El informe anual de la Junta Internacional de Fiscalización de Estupefacientes (JIFE) correspon­diente a 2013 marca un hito especial: el 45º informe anual de la Junta desde su constitución en 1968 de conformidad con la Convención Única de 1961 sobre Estupefacientes.

Desde entonces han surgido enormes dificultades y se han desplegado considerables esfuerzos para hacer frente al pro­blema mundial de las drogas. Cabe destacar el hecho de que prácticamente todos los Estados se han adherido a la Convención de 1961, lo que ilustra el compromiso de los gobiernos con el prin­cipio de la responsabilidad compartida de asegurar la disponibilidad de estupefacientes para fines médicos y científicos, evitando al mismo tiempo su desviación y uso indebido.

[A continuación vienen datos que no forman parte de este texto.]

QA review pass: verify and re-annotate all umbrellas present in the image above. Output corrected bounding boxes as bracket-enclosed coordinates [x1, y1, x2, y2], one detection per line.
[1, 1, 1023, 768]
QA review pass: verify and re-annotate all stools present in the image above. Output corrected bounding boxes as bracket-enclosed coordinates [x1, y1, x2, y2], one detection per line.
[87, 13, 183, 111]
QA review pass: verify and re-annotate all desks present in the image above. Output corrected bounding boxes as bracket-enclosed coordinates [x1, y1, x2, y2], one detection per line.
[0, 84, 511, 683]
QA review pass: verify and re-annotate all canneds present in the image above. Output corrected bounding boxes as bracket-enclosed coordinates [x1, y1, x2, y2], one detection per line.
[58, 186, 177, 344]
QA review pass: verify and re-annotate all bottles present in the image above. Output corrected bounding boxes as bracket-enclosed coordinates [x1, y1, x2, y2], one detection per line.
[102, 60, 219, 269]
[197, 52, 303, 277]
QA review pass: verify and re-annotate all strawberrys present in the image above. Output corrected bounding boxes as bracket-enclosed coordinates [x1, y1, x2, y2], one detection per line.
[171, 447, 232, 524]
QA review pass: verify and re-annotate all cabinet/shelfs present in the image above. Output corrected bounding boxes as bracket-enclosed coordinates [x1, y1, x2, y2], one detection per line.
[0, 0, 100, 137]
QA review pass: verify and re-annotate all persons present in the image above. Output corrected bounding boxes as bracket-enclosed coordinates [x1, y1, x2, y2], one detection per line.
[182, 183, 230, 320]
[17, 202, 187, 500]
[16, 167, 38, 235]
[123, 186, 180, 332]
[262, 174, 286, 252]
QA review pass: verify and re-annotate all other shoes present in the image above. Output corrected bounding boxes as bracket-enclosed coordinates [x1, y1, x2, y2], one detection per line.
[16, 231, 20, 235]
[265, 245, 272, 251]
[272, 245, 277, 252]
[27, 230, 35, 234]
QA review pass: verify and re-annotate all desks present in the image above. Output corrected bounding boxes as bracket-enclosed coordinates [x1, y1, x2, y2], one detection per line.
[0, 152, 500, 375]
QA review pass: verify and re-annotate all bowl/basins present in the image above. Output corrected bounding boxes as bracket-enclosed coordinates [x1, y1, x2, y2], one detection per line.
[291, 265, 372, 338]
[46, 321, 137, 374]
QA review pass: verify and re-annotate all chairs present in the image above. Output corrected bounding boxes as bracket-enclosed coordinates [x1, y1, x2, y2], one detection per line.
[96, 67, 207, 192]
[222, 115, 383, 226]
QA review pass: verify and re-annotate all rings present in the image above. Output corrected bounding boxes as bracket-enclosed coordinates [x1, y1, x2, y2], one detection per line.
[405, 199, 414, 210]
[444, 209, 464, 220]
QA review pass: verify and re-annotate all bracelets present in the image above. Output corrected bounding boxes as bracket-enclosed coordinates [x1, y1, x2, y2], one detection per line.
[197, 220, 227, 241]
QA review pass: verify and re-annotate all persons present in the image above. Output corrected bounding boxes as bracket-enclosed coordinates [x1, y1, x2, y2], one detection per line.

Para afrontar las dificultades que surgieron posteriormente en la labor de fiscalización de drogas, como la necesidad de asegurar la disponibilidad de sustancias sicotrópicas para fines médicos y evitar al mismo tiempo su uso indebido, el uso de sustancias químicas para la fabricación ilícita de estupefacientes y sus­tancias sicotrópicas y el tráfico de drogas, los Estados crearon y aprobaron los otros dos tratados de fiscalización internacional de drogas en vigor hoy día: el Convenio sobre Sustancias Sicotrópicas de 19712 y la Convención de las Naciones Unidas contra el Tráfico Ilícito de Estupefacientes y Sustancias Sicotrópicas.